1.    Construction Companies Must Assess Risks When Contracting For Labor Only Under New NLRB Decision

2.    NLRB Announces New Joint Employer Test

3.    Employee Benefits – Breach of Contract vs. Negligent Administration of Employee Benefits

4.    Representation Election Highlights NLRB Pro-Union Posture


5.    Grieving Parents Now Entitled to Leave Under Illinois Law



Construction Companies Must Assess Risks When Contracting For Labor Only Under New NLRB Decision


In Miller & Anderson, a case decided in July 2016, the National Labor Relations Board (“NLRB”) ruled that “bargaining units that combine employees who are solely employed by a user employer and employees who are jointly employed by that same user-employer and an employer supplying employees to the user employer constitute multi-employer units,” which are appropriate without the consent of either the user-employer or the supplying employer.


What does the decision mean as a practical matter?  For example, if Employer A uses a temporary construction service (Employer B) and a union wins an election as to Employer B, the employees of Employer A may be part of the bargaining unit.[1]  Thus if the union wins the election, the employees of  both Employers A and B may be subject to the election conducted by the NLRB for employees of Employer B.  This decision will routinely apply wherever temporary workers are used to supplement a regular workforce. 


Another concern that is common in the residential construction industry is for a builder-developer to contract for only labor and to purchase all the materials.  Under this decision the supplier of labor can have an election before the NLRB and, if the union wins the election, it may include builder-developer employees who have a community of interest.  How this would play out in practical terms is that if the builder-developer has jobsite employees who move cabinets and other materials, those employees would be subject to being included in the unit of the labor supplier.  Taking this decision to its extreme, even if the builder-developer had no employees, it could now have a bargaining relationship with the union.  This would be particularly true for the labor supplier of carpenters or laborers.[2] 


All contractors are encouraged to re-visit their existing practices and contracts to best minimize the risk associated with this decision.  Contractors are encouraged to read the next article which also has implications on this decision.


Footnotes:

[1] Employers can challenge the appropriateness of the unit before an election by a unit clarification petition.
[2] Note that the Laborers Union in this area has taken the position that it will represent carpenter employees in the unit so long as the carpenter employees want to be represented by the Laborers.



NLRB Announces New Joint Employer Test


Joint employer status allows one employer to be found liable for the debts and obligations of another employer under the theory that they are a “joint employer.”   In the Browning-Ferris of California decision, the NLRB greatly expanded the definition of a joint employer.   The new standard only requires potential control of terms or conditions of employment even if that right is not exercised.  Direct and immediate control is no longer the standard for becoming a joint employer.


Contractors are encouraged to look at their contracting arrangements and consider removing any and all control over the operations of another contractor.   This is especially important in light of the Miller & Anderson decision in the prior article.  While there are no current cases that we could find that would extend these decisions to the Equal Opportunity and Wage and Hour laws, there will likely be a logical extension to these laws. 


Restructuring operations and business practices need to be considered in light of the NLRB’s continued assault on what was considered “black-letter” employer-employee law.



Employee Benefits – Breach of Contract vs.

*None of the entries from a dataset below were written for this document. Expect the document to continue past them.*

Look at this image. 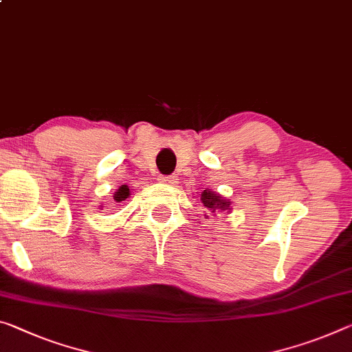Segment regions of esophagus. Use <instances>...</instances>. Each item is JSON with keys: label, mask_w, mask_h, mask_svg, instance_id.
Listing matches in <instances>:
<instances>
[{"label": "esophagus", "mask_w": 352, "mask_h": 352, "mask_svg": "<svg viewBox=\"0 0 352 352\" xmlns=\"http://www.w3.org/2000/svg\"><path fill=\"white\" fill-rule=\"evenodd\" d=\"M158 180L161 183H166V185H174V183H177V177L175 175H160Z\"/></svg>", "instance_id": "34e87169"}]
</instances>
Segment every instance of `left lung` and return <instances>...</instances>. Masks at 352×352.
I'll return each instance as SVG.
<instances>
[{"label":"left lung","instance_id":"1","mask_svg":"<svg viewBox=\"0 0 352 352\" xmlns=\"http://www.w3.org/2000/svg\"><path fill=\"white\" fill-rule=\"evenodd\" d=\"M200 202L211 213H219V211H228L230 210V202L227 199L221 197L219 194L214 191H210V189H204L202 194H200ZM208 217V216H206Z\"/></svg>","mask_w":352,"mask_h":352}]
</instances>
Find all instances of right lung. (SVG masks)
I'll use <instances>...</instances> for the list:
<instances>
[{
  "instance_id": "add662e5",
  "label": "right lung",
  "mask_w": 352,
  "mask_h": 352,
  "mask_svg": "<svg viewBox=\"0 0 352 352\" xmlns=\"http://www.w3.org/2000/svg\"><path fill=\"white\" fill-rule=\"evenodd\" d=\"M131 194H130V188H128L126 185H122L119 189H117V191L114 192V200L116 202H124V200H126L128 197H130Z\"/></svg>"
}]
</instances>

Negligent Administration of Employee Benefits


In a recent U.S. District Court case, at issue was the extent to which employee benefits liability coverage exists for the insured for negligent conduct in the administration of an employee benefits program.


The case involved a retired lawyer who alleged violation of the Illinois Wage Collection and Payment Act (“Wage Payment Act”) and Breach of Contract when his former law firm refused payment of $951,000 in accrued vacation time and sick time.

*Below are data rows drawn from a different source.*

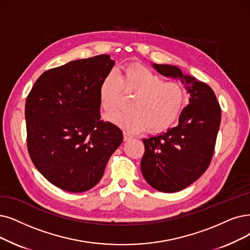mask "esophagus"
I'll use <instances>...</instances> for the list:
<instances>
[{
    "label": "esophagus",
    "instance_id": "1",
    "mask_svg": "<svg viewBox=\"0 0 250 250\" xmlns=\"http://www.w3.org/2000/svg\"><path fill=\"white\" fill-rule=\"evenodd\" d=\"M123 136H124V141H129V139L132 138V135L130 133H128L127 131L123 132Z\"/></svg>",
    "mask_w": 250,
    "mask_h": 250
}]
</instances>
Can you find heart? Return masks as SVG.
<instances>
[{"label":"heart","mask_w":250,"mask_h":250,"mask_svg":"<svg viewBox=\"0 0 250 250\" xmlns=\"http://www.w3.org/2000/svg\"><path fill=\"white\" fill-rule=\"evenodd\" d=\"M122 92L134 94L126 112L108 116V121L129 132H142L147 128L156 132L170 126L181 113L185 89L175 81H163L161 76L143 65H129L117 76L109 72L99 86V103L111 113L121 101Z\"/></svg>","instance_id":"obj_1"}]
</instances>
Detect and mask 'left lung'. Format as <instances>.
I'll list each match as a JSON object with an SVG mask.
<instances>
[{"mask_svg": "<svg viewBox=\"0 0 250 250\" xmlns=\"http://www.w3.org/2000/svg\"><path fill=\"white\" fill-rule=\"evenodd\" d=\"M152 66L164 77L181 80L189 95L175 127L143 139L145 154L141 168L145 179L160 192L174 193L192 185L210 164L222 111L207 84L185 75L175 65Z\"/></svg>", "mask_w": 250, "mask_h": 250, "instance_id": "8db88e82", "label": "left lung"}]
</instances>
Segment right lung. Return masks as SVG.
<instances>
[{
    "label": "right lung",
    "instance_id": "add662e5",
    "mask_svg": "<svg viewBox=\"0 0 250 250\" xmlns=\"http://www.w3.org/2000/svg\"><path fill=\"white\" fill-rule=\"evenodd\" d=\"M114 64L102 54L48 69L26 98L29 156L40 173L63 191L82 193L96 186L123 142L121 129L99 120V86Z\"/></svg>",
    "mask_w": 250,
    "mask_h": 250
}]
</instances>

The law firm had claims made coverage from Hartford Casualty Insurance Co. for employee benefit liability based on negligent administration of benefits. Hartford denied the claim and filed a complaint for declaratory judgment, claiming a breach of contract claim is not a negligent act claim, thus barring benefit liability coverage. The district court agreed with Hartford and granted its motion for summary judgment.


The court explained that Hartford’s coverage was on a claims-made basis which provided that Hartford would pay damages for which the insured became liable because of an “employee benefits injury.” It covered the insured’s negligent administration of an employee benefits program which is not a contract claim.

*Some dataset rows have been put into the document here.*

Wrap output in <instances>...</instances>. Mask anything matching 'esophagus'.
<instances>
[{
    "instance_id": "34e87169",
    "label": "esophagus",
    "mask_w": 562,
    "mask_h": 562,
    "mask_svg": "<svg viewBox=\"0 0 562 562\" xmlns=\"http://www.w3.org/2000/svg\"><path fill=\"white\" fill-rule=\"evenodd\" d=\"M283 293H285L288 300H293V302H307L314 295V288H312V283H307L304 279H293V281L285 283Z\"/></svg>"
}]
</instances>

The court found the claim for accrued vacation and sick time was a claim for breach of contract and not a claim for negligent act, and that the claim citing the Wage Payment Act sounds in contract and not negligence. The Court further noted that “[t]he policy provides coverage for negligent errors or omissions only, and does not provide coverage for breach of contract, even when that contract may involve an employee benefit program.”


At first glance, a breach of contract might seem to qualify as negligent administration of employee benefits. The recent holding illustrated the Court’s limited reading of contractual language in an insurance policy. It would be wise to consult with a lawyer if you have any questions regarding the scope of coverage under a company’s insurance policy.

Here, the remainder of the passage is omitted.